According to the paper, which is a much much better reference than the outdated version of the wikipedia article, you got to solve

$$\frac{x_{k}-x_{k-1}}6 a_{k-1}+\frac{x_{k+1}-x_{k-1}}3 a_k + \frac{x_{k+1}-x_k}6 a_{k+1}=\frac{y_{k}-y_{k-1}}{x_{k}-x_{k-1}}-\frac{y_{k+1}-y_k}{x_{k+1}-x_k}$$

for $k=1,...,N-1$ and set $a_0=0=a_N$. To this end, you can implement the Jacobi or Gauss-Seidel method for linear systems.

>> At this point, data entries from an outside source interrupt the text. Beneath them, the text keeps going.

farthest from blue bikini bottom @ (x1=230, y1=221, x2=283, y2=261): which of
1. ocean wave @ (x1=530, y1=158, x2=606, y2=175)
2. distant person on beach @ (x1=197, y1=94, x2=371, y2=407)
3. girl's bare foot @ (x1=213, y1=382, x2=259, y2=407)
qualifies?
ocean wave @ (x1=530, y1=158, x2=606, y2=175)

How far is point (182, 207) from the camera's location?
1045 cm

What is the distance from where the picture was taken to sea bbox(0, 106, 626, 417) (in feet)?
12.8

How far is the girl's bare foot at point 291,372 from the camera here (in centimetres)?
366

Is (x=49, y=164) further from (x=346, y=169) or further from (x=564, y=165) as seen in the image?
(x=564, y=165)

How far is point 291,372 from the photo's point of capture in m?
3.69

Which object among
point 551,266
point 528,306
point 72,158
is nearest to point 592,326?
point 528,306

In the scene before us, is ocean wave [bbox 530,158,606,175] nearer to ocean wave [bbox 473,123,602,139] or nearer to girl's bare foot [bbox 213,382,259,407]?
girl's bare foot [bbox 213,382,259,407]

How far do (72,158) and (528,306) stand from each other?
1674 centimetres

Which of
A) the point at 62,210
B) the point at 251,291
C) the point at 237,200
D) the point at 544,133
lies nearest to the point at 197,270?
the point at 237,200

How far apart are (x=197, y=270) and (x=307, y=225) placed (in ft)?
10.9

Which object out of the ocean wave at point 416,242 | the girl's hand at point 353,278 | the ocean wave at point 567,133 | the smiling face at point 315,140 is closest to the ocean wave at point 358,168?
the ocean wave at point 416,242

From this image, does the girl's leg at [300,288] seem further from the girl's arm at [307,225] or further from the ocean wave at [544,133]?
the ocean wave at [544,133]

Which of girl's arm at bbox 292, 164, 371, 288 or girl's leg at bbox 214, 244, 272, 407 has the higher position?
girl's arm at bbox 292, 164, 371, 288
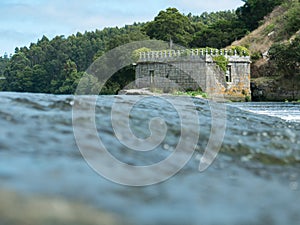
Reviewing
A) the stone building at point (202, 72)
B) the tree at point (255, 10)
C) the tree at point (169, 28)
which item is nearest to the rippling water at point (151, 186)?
the stone building at point (202, 72)

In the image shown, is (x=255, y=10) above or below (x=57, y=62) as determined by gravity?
above

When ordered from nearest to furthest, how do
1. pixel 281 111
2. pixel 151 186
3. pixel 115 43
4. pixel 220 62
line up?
1. pixel 151 186
2. pixel 281 111
3. pixel 220 62
4. pixel 115 43

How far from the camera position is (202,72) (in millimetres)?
26906

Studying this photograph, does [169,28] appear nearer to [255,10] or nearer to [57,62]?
[255,10]

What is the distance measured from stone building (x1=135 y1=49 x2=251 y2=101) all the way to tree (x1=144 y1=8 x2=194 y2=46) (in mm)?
14045

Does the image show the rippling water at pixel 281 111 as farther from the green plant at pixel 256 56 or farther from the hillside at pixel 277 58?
the green plant at pixel 256 56

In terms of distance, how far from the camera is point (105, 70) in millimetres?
38469

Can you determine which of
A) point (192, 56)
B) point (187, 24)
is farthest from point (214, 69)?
point (187, 24)

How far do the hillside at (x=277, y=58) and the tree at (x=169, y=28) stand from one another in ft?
30.6

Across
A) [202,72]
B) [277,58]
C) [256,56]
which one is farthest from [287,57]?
[202,72]

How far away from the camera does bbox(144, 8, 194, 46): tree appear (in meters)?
42.4

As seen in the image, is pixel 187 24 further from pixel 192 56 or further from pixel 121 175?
pixel 121 175

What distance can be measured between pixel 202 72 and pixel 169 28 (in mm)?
17308

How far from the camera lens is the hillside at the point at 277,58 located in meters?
27.5
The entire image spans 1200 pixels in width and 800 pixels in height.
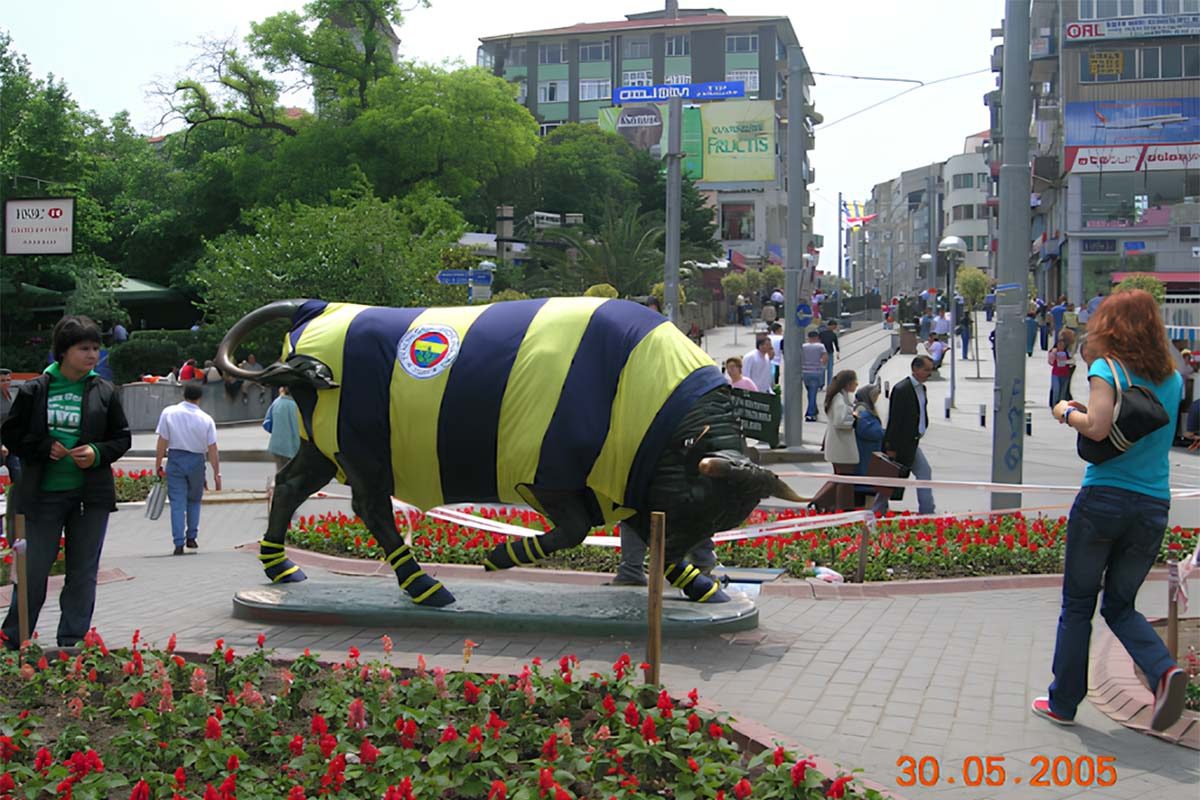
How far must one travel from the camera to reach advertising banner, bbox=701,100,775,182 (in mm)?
83750

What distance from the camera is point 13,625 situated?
7.00m

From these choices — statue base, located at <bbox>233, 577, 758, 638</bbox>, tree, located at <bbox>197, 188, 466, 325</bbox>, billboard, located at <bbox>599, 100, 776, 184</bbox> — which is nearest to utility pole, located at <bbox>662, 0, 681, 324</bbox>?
tree, located at <bbox>197, 188, 466, 325</bbox>

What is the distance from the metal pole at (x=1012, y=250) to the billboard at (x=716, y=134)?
230 ft

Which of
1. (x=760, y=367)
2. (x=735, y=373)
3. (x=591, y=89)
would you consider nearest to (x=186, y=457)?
(x=735, y=373)

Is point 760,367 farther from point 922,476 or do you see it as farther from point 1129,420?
point 1129,420

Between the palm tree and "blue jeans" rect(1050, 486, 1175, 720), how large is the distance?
42.3 metres

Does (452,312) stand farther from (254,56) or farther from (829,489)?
(254,56)

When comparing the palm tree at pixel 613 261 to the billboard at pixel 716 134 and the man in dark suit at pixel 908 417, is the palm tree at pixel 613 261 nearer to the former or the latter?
the billboard at pixel 716 134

$$a_k^{new} = \frac3{x_{k+1}-x_{k-1}}\left(\frac{y_{k}-y_{k-1}}{x_{k}-x_{k-1}}-\frac{y_{k+1}-y_k}{x_{k+1}-x_k}-\frac{x_{k}-x_{k-1}}6 a_{k-1}-\frac{x_{k+1}-x_k}6 a_{k+1}\right)$$

where you either compute all new values before replacing the current vector of $a$, or you can set $a_k=a_k^{new}$ directly after its computation.


Correction: There was a sign error on the right side, it must be the difference of the slopes; the paper has it correctly.

Remark: The system is visibly diagonal dominant, convergence should be fast.


Added: How to get a spline approximation: First variant: Use B-splines as basis functions. Second variant: Use the parametrization

$$a+bx+cx^2+\sum_{k=0}^M d_k\,(x-x_k)_+^3,\quad \text{where }(x-x_k)_+=\max(0,x-x_k)$$

with a sparse distribution of $x_0,...,x_M$ relative to the amount of sample points, and then do a standard least squares fit. If $x_M$ is outside the interval of sample points, then leave out the last term and set $d_M=-\sum_{k=0}^{M-1}d_k$ to get a proper spline with quadratic ends.